■ Passage given:
=-=-=
3.3. Flame Burning Images Dataset
This experiment uses the flame combustion image dataset created by Pan et al. [
12], with data sourced from a municipal solid waste incineration (MSWI) plant in Beijing. The plant monitors the combustion state of waste on the left and right furnace grates in real-time by installing high-temperature endoscopes on both sides of the back wall of the incinerator furnace. The video signals are transmitted via coaxial cables and stored on an industrial control computer’s video capture card. The dataset classifies combustion states into four categories: normal combustion, partial combustion, flashover, and smoldering. The dataset construction process includes the following key steps: (1) removing video segments that cannot clearly reflect the combustion state; (2) having plant operation experts screen stable combustion frames under typical operating conditions based on classification standards (typical state illustrations are shown in
Figure 1) and label the states; (3) standardizing the classified videos using a timing sampling algorithm developed on the MATLAB 7.0 platform, extracting key frames at fixed time intervals (1 frame per minute). Considering that the combustion state changes slowly within a short period, in practice, the saved images were resampled at one-minute intervals. Quantitative statistics show that a total of 3289 and 2685 valid image samples were obtained for the left and right furnace grates, respectively, successfully covering various multidimensional flame features for different combustion states. Given that the flame images of the left and right furnace grates exhibit symmetrical distribution characteristics, to enhance the model’s generalization ability, this study merges the images of both grates into a unified dataset for experiments. The number of data samples corresponding to each typical combustion state is shown in
Table 1.
3.4. Model Experiment Results
Figure 9 shows the changes in the model’s loss and accuracy during training. The left graph displays the trends of training loss and validation loss over the number of training epochs. The horizontal axis represents the number of training epochs, and the vertical axis represents the loss value. Both curves show a downward trend: the training loss decreases rapidly in the early stages and gradually approaches zero later, indicating that the model has a significant fitting effect on the training set. Although the validation loss fluctuates to some extent after initially decreasing, the overall trend also tends to stabilize and remain at a low level. This trend indicates that the model demonstrates strong generalization ability on the validation set, and its pattern of change basically matches the training loss curve.
The right figure depicts the evolution of training accuracy and validation accuracy over the course of training epochs. Both accuracy curves show an upward trend: the training accuracy significantly increases during training and eventually stabilizes at a high level close to 1.0, further confirming the model’s excellent fit to the training data. The validation accuracy curve fluctuates somewhat in the early stages but generally maintains an upward trend and stabilizes later on, with the final value showing only a small gap compared to the training accuracy. This indicates that the model’s performance on the validation set is comparable to that on the training set, effectively demonstrating good generalization ability and showing no obvious signs of overfitting.
The synchronized optimization trends of training and validation metrics jointly confirm the effectiveness of the training process and ensure the reliability of the model’s performance evaluation on the validation set. To more intuitively demonstrate the performance of the PRTNet model proposed in this study, we present three-dimensional confusion matrices, as shown in
Figure 10, summarizing the classification results obtained by the model on the test set.
=-=-=
■ Excerpted data:

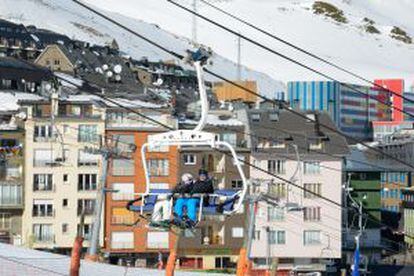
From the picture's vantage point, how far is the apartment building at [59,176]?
54.6m

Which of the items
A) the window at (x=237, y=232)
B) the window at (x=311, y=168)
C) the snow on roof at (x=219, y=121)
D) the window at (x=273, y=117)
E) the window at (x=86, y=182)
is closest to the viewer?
the window at (x=86, y=182)

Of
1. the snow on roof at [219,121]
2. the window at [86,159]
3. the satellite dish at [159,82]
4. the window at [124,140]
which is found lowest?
the window at [86,159]

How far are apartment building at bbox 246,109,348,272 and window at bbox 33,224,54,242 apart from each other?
10212 millimetres

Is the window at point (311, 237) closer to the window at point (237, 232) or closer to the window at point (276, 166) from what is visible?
the window at point (237, 232)

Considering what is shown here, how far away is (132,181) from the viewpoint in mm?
55906

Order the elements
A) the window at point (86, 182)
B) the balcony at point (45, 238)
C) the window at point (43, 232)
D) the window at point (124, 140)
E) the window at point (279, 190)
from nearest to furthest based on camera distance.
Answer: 1. the balcony at point (45, 238)
2. the window at point (43, 232)
3. the window at point (86, 182)
4. the window at point (124, 140)
5. the window at point (279, 190)

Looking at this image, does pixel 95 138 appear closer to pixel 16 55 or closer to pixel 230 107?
pixel 230 107

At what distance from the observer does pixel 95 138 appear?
185 feet

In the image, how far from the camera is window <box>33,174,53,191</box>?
5488cm

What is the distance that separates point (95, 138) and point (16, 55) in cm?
4778

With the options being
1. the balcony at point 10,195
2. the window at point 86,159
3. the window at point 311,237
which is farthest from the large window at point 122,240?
the window at point 311,237

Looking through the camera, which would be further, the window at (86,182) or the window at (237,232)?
the window at (237,232)

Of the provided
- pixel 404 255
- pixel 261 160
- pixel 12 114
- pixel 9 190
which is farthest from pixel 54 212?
pixel 404 255

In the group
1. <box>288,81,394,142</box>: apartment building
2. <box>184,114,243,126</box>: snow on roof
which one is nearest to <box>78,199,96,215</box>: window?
<box>184,114,243,126</box>: snow on roof
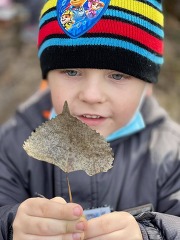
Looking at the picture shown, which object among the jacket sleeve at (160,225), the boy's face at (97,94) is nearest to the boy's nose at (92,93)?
the boy's face at (97,94)

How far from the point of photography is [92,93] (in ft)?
4.45

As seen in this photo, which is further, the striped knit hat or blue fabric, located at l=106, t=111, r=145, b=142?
blue fabric, located at l=106, t=111, r=145, b=142

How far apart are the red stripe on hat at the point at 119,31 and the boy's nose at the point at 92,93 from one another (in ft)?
0.51

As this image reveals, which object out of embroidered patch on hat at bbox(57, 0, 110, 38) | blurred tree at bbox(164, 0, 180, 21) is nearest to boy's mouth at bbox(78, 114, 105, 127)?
embroidered patch on hat at bbox(57, 0, 110, 38)

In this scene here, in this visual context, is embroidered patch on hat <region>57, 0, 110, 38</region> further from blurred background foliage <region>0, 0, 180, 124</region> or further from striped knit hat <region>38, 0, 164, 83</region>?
blurred background foliage <region>0, 0, 180, 124</region>

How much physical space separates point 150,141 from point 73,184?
32 cm

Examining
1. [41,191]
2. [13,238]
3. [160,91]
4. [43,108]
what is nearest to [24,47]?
[160,91]

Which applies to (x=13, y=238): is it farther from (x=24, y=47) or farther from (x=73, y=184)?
(x=24, y=47)

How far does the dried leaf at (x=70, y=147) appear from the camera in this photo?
103cm

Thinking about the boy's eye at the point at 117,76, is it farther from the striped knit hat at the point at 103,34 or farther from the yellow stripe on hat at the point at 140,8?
the yellow stripe on hat at the point at 140,8

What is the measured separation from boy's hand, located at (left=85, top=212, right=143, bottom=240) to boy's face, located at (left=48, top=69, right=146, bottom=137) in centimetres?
35

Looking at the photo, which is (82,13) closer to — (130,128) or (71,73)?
(71,73)

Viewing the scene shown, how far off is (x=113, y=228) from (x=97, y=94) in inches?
15.5

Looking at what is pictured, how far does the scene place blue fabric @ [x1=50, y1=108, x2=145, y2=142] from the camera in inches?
65.1
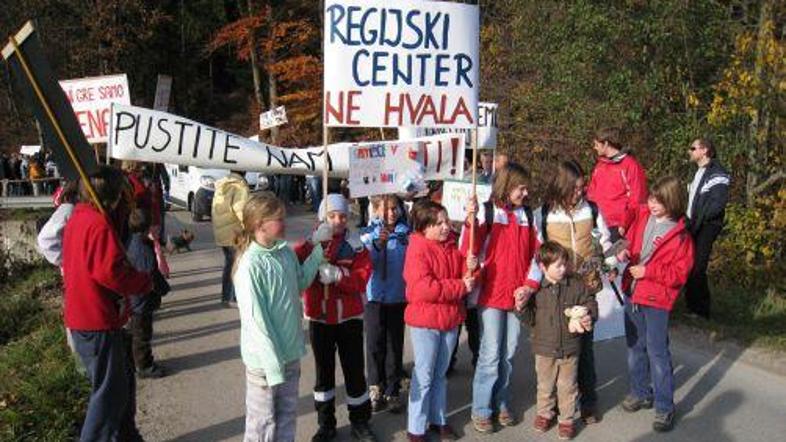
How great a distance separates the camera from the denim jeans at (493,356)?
16.4ft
=-=-=
■ Problem set:
**1)** In the passage on the flame combustion image dataset, how many valid image samples were obtained for the left furnace grate?
**2)** Within the records, replace "apartment building" with "residential tower" in the part that opens at the start of the records and closes with the line containing "10212 millimetres", changing nothing else. Reproduce only that part, and leave the pictures out.

■ Answers to each task:
**1)** 3289

**2)**
From the picture's vantage point, how far is the residential tower at [59,176]?
54.6m

Which of the items
A) the window at (x=237, y=232)
B) the window at (x=311, y=168)
C) the snow on roof at (x=219, y=121)
D) the window at (x=273, y=117)
E) the window at (x=86, y=182)
is closest to the viewer?
the window at (x=86, y=182)

Of
1. the snow on roof at [219,121]
2. the window at [86,159]
3. the satellite dish at [159,82]
4. the window at [124,140]
which is found lowest?
the window at [86,159]

How far are residential tower at bbox 246,109,348,272 and window at bbox 33,224,54,242 apart from each other?
10212 millimetres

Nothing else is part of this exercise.